# Foxtrot



## Magus (Dec 1, 2008)

BOOYA!!!


----------



## ZoomZoom (Dec 18, 2009)

No problem reading it. Interesting timing as I was dreaming about being back in the USMC last night and I was back in communications security.


----------



## Sentry18 (Aug 5, 2012)

I don't have a status as I don't use Facebook, but I got it. As I'm sure will many forum members.


----------



## TimB (Nov 11, 2008)

Sentry18 said:


> I don't have a status as I don't use Facebook, but I got it. As I'm sure will many forum members.


Same here.


----------



## Grimm (Sep 5, 2012)

I'm sure anyone with common sense and half a brain will get it.


----------



## PrepN4Good (Dec 23, 2011)

Charlie Oscar Oscar Lima!


----------



## OldCootHillbilly (Jul 9, 2010)

Perty straight forward. Grimm, most people just gonna go huh?! That be part a societies problem taday, they ain't got half a brain no more.


----------



## biobacon (Aug 20, 2012)

Yeah, no FB here ether


----------



## Sentry18 (Aug 5, 2012)

Grimm said:


> I'm sure anyone with common sense and half a brain will get it.

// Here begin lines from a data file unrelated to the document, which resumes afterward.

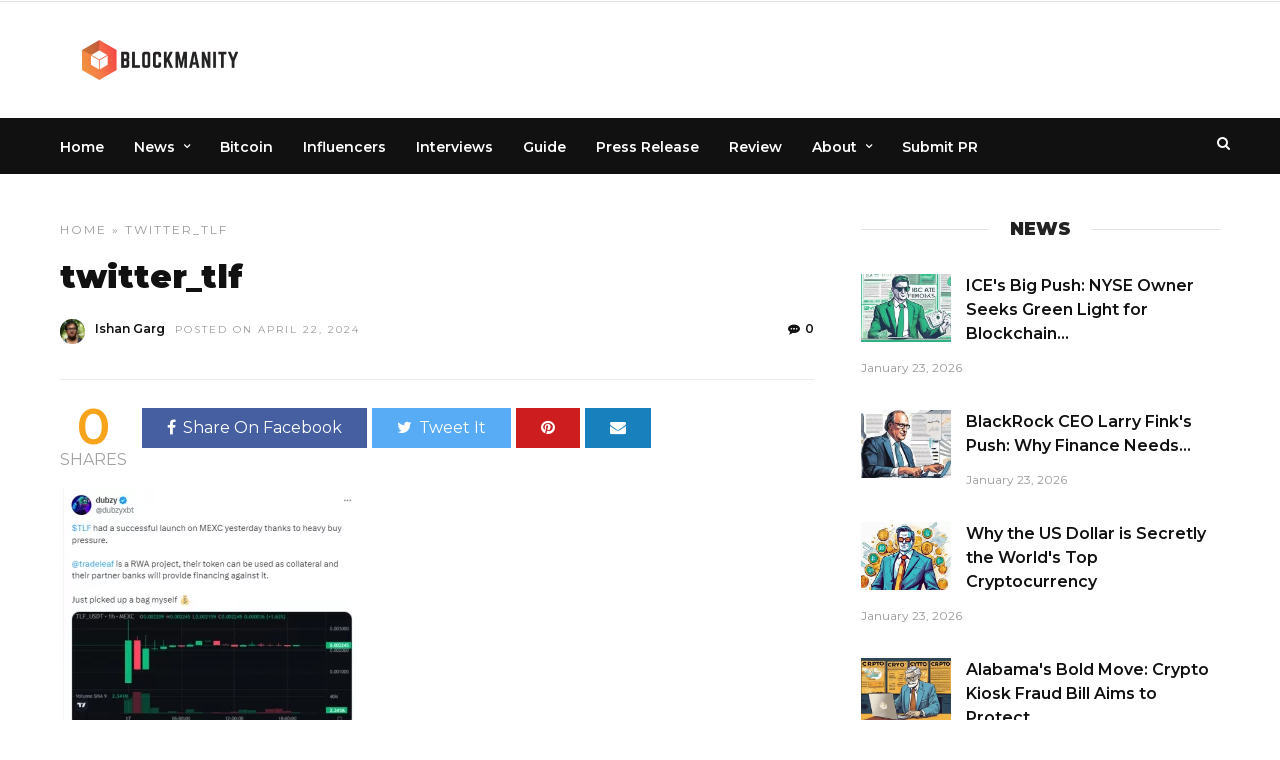

--- FILE ---
content_type: text/html; charset=utf-8
request_url: https://www.google.com/recaptcha/api2/aframe
body_size: 269
content:
<!DOCTYPE HTML><html><head><meta http-equiv="content-type" content="text/html; charset=UTF-8"></head><body><script nonce="knD6YnBdr47UXSAFWjOLCA">/** Anti-fraud and anti-abuse applications only. See google.com/recaptcha */ try{var clients={'sodar':'https://pagead2.googlesyndication.com/pagead/sodar?'};window.addEventListener("message",function(a){try{if(a.source===window.parent){var b=JSON.parse(a.data);var c=clients[b['id']];if(c){var d=document.createElement('img');d.src=c+b['params']+'&rc='+(localStorage.getItem("rc::a")?sessionStorage.getItem("rc::b"):"");window.document.body.appendChild(d);sessionStorage.setItem("rc::e",parseInt(sessionStorage.getItem("rc::e")||0)+1);localStorage.setItem("rc::h",'1769136419071');}}}catch(b){}});window.parent.postMessage("_grecaptcha_ready", "*");}catch(b){}</script></body></html>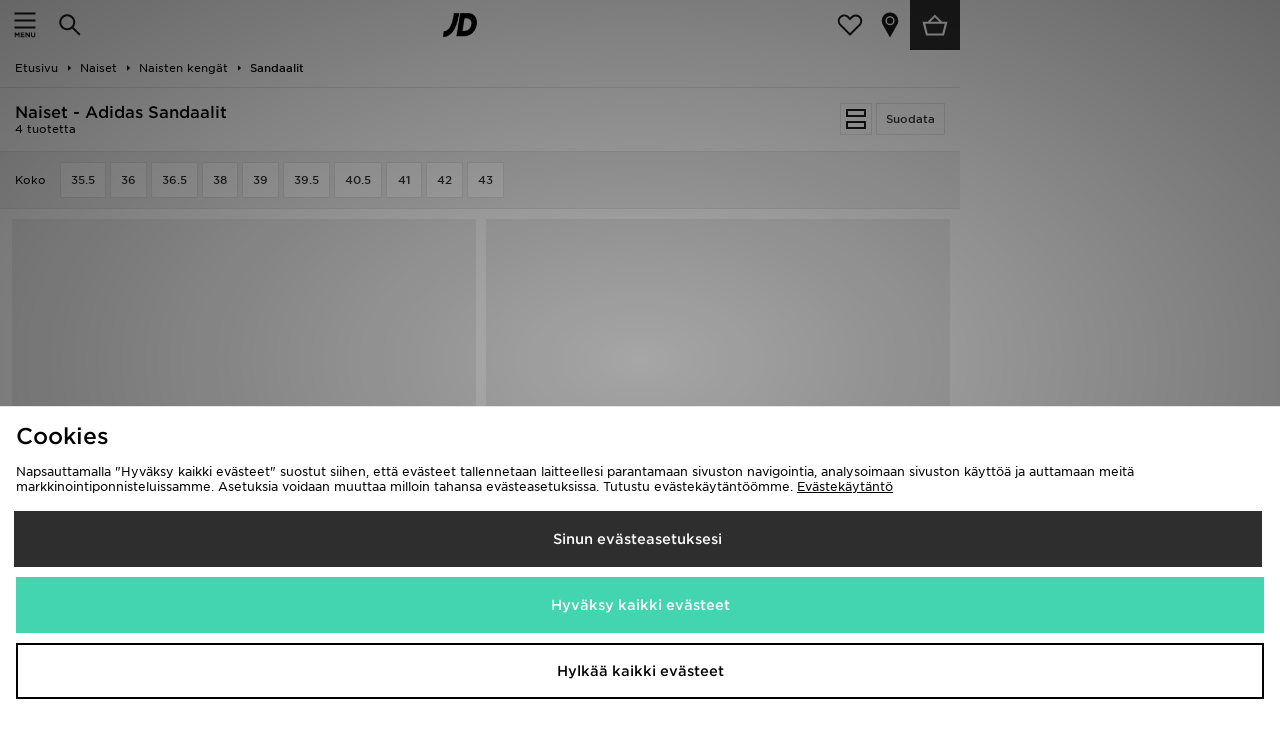

--- FILE ---
content_type: text/plain; charset=utf-8
request_url: https://whatsmyip.jdmesh.co/
body_size: -43
content:
{
  "ip": "3.135.65.9"
}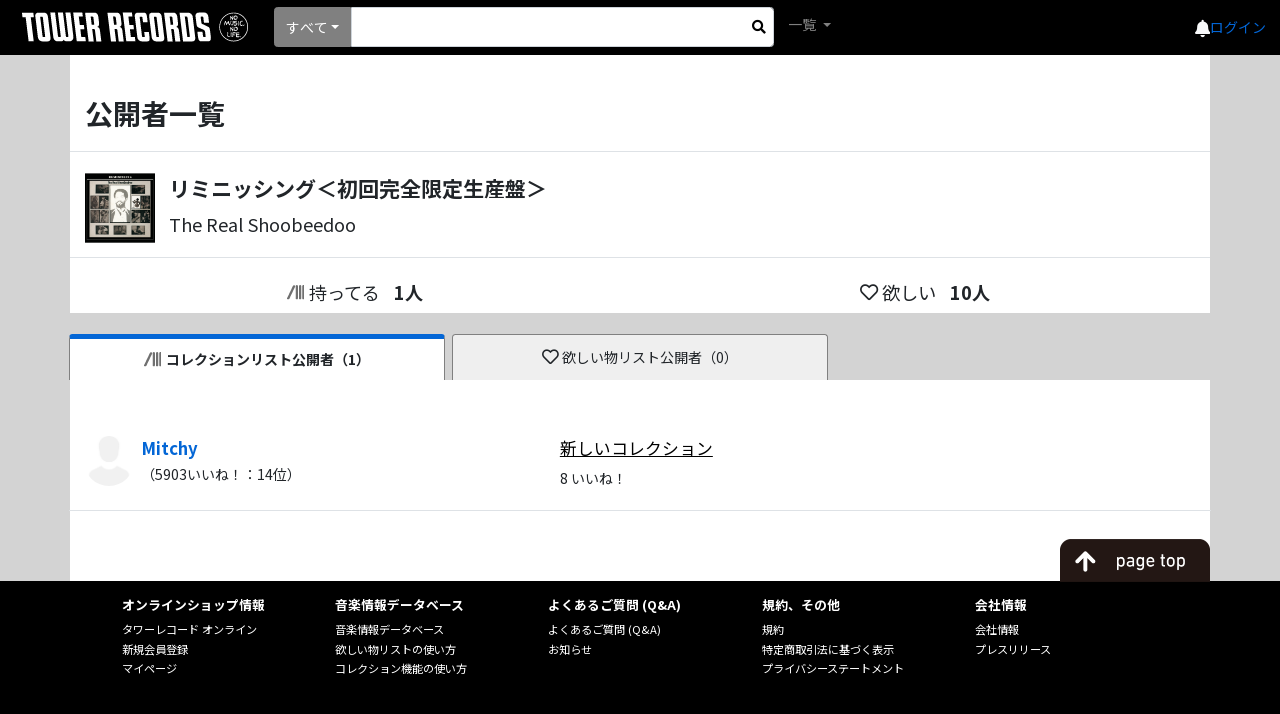

--- FILE ---
content_type: text/javascript; charset=utf-8
request_url: https://ec-concier.com/collect?d=eNp1Uc1Kw0AYfBXZc0matomxtwpFsUprq62ewnb3axNJzLL7NVVKLwYRH8GTXrwJIj0Jig8TLPgWbtKKePA2Mzvz_e2McIqU1GdEBZzUSdlyXMa3KOWMOzZYpEQmxUOvXeXoW63-6WAw7IiOGzrYtuPjncFRY7u12dJGBaoocj4JwxIRSZGLea9ZbVzw_Rp2Tqb9XZF03MM96fab9KjbxQudEzJG7fQRhdLUj1VOIz40MJ6CNM5EPoUMtWgCMwOEyGQThXEE0mSmbTuVLdfOC1FJI6VtGo8kHa_QmUo0SCqWUTYczSFBDy8FaFHQMRhJAFMtY4BhrmVXH1n6nKVvWfqUXS0KcPt1v1g-vi_T68-Hlyy9ycXcdleAV52WMAIpQa5a5iU9H4KxrzfZrJTXyjTQJyR1q-KWS0XvX0_NXSt_PIxK9IQMGPxcFel4PfyKe0z_3bxEAi5_JA6JDnhxfogDyjbaPTL_d2vFI1JHOYH5N17BuM0&callback=_ARA_6pfecN7fA7H5bwzWSONMcTnwnM063XmX
body_size: 148
content:
/**/_ARA_6pfecN7fA7H5bwzWSONMcTnwnM063XmX({"action_queue":{},"page_crawl":true,"user":{"session_id":"d4e624a4769b4813b47d41ebceb6b073_1769379871"}})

Well that counts out half of America.


----------



## bugoutbob (Nov 11, 2012)

No place to post status but no problem understanding. A little rusty though


----------



## LilRedHen (Aug 28, 2011)

I had no problem understanding it, but no FB


----------



## Dakine (Sep 4, 2012)

LilRedHen said:


> I had no problem understanding it, but no FB


likewise... same here.


----------



## helicopter5472 (Feb 25, 2013)

Me too, never had FB...


----------



## worldengineer (Sep 20, 2010)

Surprised I figured that one out...


----------



## bigg777 (Mar 18, 2013)

whiskey tango foxtrot


----------



## oldvet (Jun 29, 2010)

Lima Charlie.


----------



## PopPop (Sep 14, 2010)

NovenmberOscarFoxtrotBravoHotelEchoRomeoEcho CharlieOscarOscarLima


----------



## LincTex (Apr 1, 2011)

NovenmberOscar PapaRomeoOscarBravo FoxtrotOscarRomeo MikeEcho


----------



## razorback (Jul 17, 2012)

YAY!!! I got half a brain!!! =D


----------



## Tweto (Nov 26, 2011)

November Oscar Foxtrot Bravo


----------



## VoorTrekker (Oct 7, 2012)

No facebook for me either, but what is BOOYA?


----------



## LincTex (Apr 1, 2011)

Maybe it's just been a long day for me (and it has) but what does this say?


----------



## crabapple (Jan 1, 2012)

It take some time, had to find my reading glasses.
But I think I got it.
But I have been on Facebook one time & forgot my pass word years ago, but the stocks are doing well.


----------



## Dixie (Sep 20, 2010)

LincTex said:


> Maybe it's just been a long day for me (and it has) but what does this say?


*Where did you get this?*


----------